Writing my own static site generator in python3
Intro
Why would anyone write a static site generator and not use solutions like Hugo or Jekyll?
Because its pretty simple. I mean really simple. All of this blog was done in like an hour time on a random weekday.
I wanted a own blog, under 100kb in size. No ads. No database in the background. No CSS or Javascript frameworks in the way.
What you currently see on your screen is how i accomplished it.
Blogs and my boredom
I've always thought about writing some blog posts in the past, because some blogs helped me a lot in my journey of computer science and software engineering. I would not be the person today if there were not some awesome folks out there which shared their knowledge freely with everyone.
Also some more specific reasons:
- I was bored and thought i could easily do it myself.

[Scene question records]
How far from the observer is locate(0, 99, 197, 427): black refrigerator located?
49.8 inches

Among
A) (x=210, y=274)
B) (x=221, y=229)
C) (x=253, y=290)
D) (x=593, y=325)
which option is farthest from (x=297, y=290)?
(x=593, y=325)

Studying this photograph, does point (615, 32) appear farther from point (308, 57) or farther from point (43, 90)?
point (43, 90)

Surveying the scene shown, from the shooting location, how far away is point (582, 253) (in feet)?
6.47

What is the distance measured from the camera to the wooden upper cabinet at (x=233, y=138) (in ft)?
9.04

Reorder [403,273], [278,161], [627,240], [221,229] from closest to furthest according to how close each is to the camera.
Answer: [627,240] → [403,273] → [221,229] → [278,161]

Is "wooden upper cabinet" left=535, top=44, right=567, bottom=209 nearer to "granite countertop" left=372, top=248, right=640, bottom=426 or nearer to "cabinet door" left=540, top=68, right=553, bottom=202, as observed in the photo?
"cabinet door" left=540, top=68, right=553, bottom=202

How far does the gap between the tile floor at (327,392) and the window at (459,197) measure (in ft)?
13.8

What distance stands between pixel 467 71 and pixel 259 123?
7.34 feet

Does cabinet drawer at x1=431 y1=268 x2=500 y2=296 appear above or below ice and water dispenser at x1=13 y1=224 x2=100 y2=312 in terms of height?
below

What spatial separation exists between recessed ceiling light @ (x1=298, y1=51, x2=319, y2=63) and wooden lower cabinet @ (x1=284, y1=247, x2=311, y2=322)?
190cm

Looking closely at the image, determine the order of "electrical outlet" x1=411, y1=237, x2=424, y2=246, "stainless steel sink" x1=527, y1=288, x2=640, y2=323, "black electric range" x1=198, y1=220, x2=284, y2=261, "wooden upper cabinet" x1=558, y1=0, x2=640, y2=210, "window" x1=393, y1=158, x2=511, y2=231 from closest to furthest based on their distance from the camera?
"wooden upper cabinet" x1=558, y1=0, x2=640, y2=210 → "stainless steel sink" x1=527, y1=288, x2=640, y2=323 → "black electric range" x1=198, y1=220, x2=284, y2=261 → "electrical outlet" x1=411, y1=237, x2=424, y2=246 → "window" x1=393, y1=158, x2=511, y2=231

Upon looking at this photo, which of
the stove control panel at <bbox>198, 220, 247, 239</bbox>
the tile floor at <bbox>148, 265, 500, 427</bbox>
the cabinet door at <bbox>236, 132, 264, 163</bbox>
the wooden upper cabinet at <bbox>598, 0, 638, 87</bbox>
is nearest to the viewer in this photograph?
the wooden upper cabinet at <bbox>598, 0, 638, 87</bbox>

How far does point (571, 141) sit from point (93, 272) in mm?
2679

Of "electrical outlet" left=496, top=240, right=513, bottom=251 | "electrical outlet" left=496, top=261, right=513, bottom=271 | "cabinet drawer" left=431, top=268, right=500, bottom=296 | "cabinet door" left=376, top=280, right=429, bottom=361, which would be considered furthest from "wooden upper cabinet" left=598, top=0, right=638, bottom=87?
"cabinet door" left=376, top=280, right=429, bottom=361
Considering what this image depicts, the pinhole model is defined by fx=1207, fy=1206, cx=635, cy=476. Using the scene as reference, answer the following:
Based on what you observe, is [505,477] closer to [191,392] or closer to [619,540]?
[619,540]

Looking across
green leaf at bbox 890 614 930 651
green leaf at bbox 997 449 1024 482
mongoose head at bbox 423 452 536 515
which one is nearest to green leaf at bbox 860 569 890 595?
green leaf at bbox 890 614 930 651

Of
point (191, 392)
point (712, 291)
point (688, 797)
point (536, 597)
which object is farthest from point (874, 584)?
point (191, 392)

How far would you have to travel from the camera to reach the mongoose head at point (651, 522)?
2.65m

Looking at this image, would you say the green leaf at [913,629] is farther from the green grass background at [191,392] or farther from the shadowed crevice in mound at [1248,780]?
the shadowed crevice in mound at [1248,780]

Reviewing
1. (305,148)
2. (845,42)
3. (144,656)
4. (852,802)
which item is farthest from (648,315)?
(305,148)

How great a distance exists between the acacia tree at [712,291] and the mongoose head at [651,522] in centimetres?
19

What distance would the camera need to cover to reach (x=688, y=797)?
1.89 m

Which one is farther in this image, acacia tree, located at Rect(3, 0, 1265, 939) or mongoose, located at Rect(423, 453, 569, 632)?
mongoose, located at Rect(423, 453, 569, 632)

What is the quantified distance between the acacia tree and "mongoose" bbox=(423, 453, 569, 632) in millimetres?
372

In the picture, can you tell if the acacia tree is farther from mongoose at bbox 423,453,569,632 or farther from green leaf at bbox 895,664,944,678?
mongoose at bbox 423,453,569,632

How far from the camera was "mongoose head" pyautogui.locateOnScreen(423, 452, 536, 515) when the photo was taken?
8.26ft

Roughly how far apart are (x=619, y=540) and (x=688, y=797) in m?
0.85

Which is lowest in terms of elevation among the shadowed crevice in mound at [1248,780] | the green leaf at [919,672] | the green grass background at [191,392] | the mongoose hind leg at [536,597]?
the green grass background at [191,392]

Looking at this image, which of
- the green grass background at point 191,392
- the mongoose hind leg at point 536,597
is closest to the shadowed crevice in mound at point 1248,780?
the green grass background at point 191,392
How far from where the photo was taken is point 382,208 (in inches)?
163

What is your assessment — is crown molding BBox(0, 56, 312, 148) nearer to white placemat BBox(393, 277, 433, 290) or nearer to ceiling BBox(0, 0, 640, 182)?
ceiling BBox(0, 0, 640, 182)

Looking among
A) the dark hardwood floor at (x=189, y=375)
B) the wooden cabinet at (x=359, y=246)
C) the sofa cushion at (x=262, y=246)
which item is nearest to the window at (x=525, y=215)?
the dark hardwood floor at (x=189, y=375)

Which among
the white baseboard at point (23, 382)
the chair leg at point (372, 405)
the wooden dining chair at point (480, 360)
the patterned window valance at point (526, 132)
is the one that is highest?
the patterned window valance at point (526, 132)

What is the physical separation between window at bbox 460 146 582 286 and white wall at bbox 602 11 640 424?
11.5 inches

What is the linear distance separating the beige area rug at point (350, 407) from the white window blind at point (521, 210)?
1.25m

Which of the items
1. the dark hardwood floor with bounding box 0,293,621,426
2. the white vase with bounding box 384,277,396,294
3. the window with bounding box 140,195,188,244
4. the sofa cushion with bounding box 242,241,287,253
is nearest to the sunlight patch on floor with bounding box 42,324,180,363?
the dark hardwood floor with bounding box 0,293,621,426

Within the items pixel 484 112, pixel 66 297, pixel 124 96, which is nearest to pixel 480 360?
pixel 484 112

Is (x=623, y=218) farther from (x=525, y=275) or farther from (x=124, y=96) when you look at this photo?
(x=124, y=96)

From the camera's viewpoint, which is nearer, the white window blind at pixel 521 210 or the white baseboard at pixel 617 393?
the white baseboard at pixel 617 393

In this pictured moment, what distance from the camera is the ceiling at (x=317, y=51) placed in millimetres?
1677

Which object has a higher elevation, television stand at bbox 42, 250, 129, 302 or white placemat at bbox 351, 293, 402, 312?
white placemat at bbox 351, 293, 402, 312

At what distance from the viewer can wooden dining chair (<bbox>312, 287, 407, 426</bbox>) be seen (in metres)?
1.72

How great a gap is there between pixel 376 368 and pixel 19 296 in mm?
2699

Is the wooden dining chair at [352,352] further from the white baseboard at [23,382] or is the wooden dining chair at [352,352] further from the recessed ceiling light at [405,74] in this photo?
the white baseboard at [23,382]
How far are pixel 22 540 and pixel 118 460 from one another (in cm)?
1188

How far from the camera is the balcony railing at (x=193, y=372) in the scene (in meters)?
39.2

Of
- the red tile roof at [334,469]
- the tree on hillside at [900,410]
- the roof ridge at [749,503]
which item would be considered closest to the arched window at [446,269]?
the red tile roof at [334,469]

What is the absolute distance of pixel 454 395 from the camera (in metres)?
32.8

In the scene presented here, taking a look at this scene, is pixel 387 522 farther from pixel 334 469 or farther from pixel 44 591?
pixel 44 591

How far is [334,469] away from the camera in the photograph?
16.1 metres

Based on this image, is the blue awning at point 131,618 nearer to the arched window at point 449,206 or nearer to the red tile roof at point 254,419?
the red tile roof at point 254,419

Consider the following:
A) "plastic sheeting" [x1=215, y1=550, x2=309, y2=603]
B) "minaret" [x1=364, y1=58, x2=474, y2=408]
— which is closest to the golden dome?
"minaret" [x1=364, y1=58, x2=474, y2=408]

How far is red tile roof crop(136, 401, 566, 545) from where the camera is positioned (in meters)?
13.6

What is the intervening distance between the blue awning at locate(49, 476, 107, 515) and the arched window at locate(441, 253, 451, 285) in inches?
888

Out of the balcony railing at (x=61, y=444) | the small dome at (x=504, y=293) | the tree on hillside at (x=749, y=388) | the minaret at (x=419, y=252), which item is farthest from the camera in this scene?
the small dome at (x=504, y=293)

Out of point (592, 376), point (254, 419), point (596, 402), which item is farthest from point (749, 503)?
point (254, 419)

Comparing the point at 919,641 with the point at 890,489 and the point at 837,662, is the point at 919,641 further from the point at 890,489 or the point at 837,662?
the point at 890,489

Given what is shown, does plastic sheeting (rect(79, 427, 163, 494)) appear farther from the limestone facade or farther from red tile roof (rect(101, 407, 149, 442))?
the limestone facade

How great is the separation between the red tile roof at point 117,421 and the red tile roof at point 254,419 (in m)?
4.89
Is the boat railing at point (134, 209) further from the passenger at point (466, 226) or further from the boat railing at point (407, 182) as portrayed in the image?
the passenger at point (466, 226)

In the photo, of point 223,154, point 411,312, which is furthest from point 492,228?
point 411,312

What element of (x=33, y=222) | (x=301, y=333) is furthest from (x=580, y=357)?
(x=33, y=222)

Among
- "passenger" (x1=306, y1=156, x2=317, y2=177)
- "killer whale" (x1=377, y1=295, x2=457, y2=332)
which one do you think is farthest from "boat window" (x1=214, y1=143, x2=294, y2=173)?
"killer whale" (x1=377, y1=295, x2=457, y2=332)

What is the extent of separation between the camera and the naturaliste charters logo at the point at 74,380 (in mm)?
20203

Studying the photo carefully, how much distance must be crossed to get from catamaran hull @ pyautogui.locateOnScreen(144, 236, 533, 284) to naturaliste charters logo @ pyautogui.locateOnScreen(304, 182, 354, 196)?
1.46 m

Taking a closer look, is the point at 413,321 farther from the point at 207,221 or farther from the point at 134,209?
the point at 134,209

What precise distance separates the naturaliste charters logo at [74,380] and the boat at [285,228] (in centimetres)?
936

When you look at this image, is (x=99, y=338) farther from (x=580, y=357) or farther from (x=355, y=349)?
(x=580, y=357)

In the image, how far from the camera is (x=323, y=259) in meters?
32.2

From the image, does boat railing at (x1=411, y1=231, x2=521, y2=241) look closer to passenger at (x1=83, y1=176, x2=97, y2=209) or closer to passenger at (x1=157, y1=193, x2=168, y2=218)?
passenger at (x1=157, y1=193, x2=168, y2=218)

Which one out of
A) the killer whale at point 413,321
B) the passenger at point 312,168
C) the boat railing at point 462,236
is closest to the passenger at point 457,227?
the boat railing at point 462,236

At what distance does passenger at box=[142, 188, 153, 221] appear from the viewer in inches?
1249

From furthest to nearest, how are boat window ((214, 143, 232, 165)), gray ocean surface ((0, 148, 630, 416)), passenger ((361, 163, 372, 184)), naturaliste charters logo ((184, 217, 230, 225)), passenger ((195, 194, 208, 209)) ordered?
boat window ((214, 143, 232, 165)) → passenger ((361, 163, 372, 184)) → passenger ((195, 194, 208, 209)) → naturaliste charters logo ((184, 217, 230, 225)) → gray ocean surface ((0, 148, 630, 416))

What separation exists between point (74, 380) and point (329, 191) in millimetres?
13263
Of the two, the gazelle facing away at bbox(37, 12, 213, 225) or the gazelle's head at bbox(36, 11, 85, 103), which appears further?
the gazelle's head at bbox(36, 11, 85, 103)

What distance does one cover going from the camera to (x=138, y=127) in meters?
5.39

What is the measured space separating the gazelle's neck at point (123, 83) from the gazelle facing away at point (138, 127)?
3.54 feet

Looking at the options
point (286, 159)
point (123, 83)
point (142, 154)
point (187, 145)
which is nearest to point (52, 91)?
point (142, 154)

Your objective => Repeat word for word the stretch of the static site generator post above from "I wanted a own" through "freely with everyone.".

Exercise output =>
I wanted a own blog, under 100kb in size. No ads. No database in the background. No CSS or Javascript frameworks in the way.
What you currently see on your screen is how i accomplished it.
Blogs and my boredom
I've always thought about writing some blog posts in the past, because some blogs helped me a lot in my journey of computer science and software engineering. I would not be the person today if there were not some awesome folks out there which shared their knowledge freely with everyone.